═════ ФРАГМЕНТ ДОКУМЕНТА ═════
В Госиздате он оказался на своем месте. Н. Л. Мещеряков, тогдашний идеологический руководитель Гиза, не мог им нахвалиться: не кичившийся собою, исполнительный, добросовестный, — Фурманов скромненько сидел за своим столом, читал материал, редактировал — и все делал точно, без лишних слов — с той деловой военной вытравкой, какую умным людям дает Красная армия.
Много раз в Госиздате — на лету, на бегу, впопыхах, — Мещеряков бросал мне по поводу Фурманова:
«Великолепный работник! Превосходный работник! Сущий клад!»
В деятельности Фурманова нельзя заметить никаких черт, которые говорили бы о его честолюбии, подчеркивали бы в нем желание выделить свою личность, протиснуться в первые ряды, оттеснить или затмить своего соседа!
В нем не было карьеризма. На лице его я не подмечал угодливой улыбки, застенчиво-почтительного смешка, когда с ним говорили товарищи очень большого полета. Он высоко ставил чувство собственного достоинства — пролазы и подхалимы вызывали в нем холодное и брезгливое отвращение. Он не ценил временной удачи, ибо знал цену аплодисментам легкомысленных аудиторий — и не искал их. Его увлекал успех серьезный и глубокий. Скрывая, он таил мечту оставить в литературе такой след, который нельзя было бы стереть сразу.
Он был мягким и вместе с тем жестким. Я не сомневаюсь, что под оболочкой сурового и дисциплинированного бойца в нем скрывалось нежное сердце, которое умело сочувствовать и способно было незримо для чужих глаз сочиться кровью. Но он лишен был сентиментальности — не любил говорить о чувствах, о настроениях, размазывать лирическую «кашу по чистому столу». Он держал себя в железных рукавицах воли, оттого-то казался таким упругим, стойким, негнувшимся. Отсюда и его прямота — честная прямота человека, который хочет знать правду и не станет искать утешения в «возвышенных обманах» мечты. Молчаливость его была не от недостатка мыслей. Словесная скупость Фурманова происходила все от той же волевой установки: что хочешь сказать — говори кратко, четко и ясно. И здесь давала себя знать военная выучка. Он больше слушал, чем говорил, а если начинал говорить, то обдумав, взвешивая каждое слово, отдавая его с осторожностью, точно прощупывая почву при каждом новом шаге. Оттого-то взгляд его был думающим. Упорная мысль постоянно изнутри освещала его темные глаза. И если он что додумывал до конца, и додуманное высказывал, было почти что бесполезно пытаться его переубедить. Он твердо стоял на своем, внимательно-колючим взглядом как бы пронизывал противника, волнения своего не выдавал, слушал терпеливо, но выслушав — спокойно возвращался к своему обдуманному и решенному. Он не любил раз решенное — перерешать: то, что он решал, было крепко — всерьез и надолго. Оттого-то некоторые товарищи считали его догматиком. Это неверно. Но он был постоянен в оценках и не менял их в зависимости от обстоятельств, черта — без которой нет хорошего большевика. Когда позднее он сделался одним из руководителей ВАППА'а, работавшие с ним товарищи узнали, как жесток бывал Фурманов, какие беспощадные удары наносил он даже друзьям, даже близким людям, когда считал, что эти близкие люди совершают ошибки, с которыми он никак не мог согласиться.
═════ ПРЕДОСТАВЛЕННЫЕ ДАННЫЕ ═════
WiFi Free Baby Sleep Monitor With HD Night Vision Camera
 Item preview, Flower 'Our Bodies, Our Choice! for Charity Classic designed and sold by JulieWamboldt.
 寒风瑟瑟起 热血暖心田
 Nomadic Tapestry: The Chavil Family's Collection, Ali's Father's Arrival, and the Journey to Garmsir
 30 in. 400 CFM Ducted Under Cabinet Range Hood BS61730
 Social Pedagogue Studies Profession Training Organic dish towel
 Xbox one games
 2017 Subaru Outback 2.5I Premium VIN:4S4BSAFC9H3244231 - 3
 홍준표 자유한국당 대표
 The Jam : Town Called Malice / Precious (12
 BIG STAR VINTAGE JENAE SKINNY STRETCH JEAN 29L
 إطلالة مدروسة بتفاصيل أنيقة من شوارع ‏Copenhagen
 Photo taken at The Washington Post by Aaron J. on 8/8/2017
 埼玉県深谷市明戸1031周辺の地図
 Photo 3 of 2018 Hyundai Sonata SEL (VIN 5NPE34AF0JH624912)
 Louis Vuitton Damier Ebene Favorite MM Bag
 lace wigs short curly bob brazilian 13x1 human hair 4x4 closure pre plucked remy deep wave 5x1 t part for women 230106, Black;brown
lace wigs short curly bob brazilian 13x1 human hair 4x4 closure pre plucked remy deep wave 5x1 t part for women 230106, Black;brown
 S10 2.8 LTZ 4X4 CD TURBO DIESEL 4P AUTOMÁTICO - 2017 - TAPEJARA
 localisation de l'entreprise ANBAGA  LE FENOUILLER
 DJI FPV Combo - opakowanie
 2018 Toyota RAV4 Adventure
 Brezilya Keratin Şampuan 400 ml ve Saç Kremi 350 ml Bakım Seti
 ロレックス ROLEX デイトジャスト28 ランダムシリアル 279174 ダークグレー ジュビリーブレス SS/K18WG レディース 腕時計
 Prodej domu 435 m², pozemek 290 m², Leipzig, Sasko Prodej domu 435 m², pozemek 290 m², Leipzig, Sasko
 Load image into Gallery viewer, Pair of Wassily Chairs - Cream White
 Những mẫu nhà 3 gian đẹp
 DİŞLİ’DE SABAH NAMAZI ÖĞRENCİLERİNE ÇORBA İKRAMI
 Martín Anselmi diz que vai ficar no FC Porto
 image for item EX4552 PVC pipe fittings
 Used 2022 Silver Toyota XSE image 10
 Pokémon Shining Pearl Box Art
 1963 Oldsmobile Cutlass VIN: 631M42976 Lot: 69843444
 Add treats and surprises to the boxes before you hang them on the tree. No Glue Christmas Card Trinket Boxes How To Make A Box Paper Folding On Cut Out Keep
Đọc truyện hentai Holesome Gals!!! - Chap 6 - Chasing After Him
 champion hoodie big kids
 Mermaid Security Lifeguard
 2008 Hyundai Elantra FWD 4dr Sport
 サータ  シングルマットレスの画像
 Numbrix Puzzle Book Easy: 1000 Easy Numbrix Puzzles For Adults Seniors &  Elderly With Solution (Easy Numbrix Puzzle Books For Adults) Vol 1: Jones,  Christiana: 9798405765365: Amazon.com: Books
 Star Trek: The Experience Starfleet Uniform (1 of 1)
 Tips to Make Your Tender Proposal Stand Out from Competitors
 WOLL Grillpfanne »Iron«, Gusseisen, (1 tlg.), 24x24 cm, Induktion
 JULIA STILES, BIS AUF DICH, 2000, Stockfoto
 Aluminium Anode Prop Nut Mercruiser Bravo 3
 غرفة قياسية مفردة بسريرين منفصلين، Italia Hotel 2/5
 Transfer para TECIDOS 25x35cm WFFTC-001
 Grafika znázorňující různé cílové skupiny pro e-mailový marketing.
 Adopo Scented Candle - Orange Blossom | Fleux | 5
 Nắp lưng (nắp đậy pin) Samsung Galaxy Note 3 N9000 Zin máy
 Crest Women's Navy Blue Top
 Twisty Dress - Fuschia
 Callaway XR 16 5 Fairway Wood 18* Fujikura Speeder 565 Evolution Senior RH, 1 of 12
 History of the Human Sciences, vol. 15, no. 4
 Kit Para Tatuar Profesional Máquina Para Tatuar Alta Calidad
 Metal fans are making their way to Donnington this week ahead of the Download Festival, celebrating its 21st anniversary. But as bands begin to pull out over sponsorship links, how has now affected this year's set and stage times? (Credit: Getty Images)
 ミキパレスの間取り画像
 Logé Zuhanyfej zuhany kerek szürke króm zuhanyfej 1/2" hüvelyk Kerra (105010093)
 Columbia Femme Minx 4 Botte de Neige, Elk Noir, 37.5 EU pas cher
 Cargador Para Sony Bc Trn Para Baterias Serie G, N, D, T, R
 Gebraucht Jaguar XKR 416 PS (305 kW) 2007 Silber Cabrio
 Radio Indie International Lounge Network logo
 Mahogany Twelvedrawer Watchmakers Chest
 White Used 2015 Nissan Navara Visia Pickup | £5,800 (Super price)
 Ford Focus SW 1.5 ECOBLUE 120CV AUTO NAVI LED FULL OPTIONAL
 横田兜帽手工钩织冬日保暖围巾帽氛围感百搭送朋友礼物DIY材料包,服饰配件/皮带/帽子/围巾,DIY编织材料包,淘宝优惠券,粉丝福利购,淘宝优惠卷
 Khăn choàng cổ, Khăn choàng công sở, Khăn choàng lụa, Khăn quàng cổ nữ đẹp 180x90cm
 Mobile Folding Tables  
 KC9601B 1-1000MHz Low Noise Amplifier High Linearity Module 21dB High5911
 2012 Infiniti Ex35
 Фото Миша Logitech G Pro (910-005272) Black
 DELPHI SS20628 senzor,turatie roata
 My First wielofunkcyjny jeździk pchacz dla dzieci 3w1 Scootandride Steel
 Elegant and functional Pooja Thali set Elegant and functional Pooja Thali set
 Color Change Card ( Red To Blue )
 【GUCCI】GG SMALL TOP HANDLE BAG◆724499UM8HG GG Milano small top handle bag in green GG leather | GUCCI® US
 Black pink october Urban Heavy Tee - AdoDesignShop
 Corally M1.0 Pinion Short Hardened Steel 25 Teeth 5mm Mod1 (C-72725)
═════
● ЧТО СДЕЛАТЬ
(a) Перепишите из фрагмента о Фурманове всё, начиная со слов «В Госиздате он» и вплоть до слов «дает Красная армия.».
(b) Какую должность, согласно фрагменту о Фурманове, занимал тогда Н. Л. Мещеряков?
Эти данные получены из другого источника.

● ОТВЕТЫ ПО НОМЕРАМ
(a)
В Госиздате он оказался на своем месте. Н. Л. Мещеряков, тогдашний идеологический руководитель Гиза, не мог им нахвалиться: не кичившийся собою, исполнительный, добросовестный, — Фурманов скромненько сидел за своим столом, читал материал, редактировал — и все делал точно, без лишних слов — с той деловой военной вытравкой, какую умным людям дает Красная армия.

(b) Он был тогдашним идеологическим руководителем Гиза.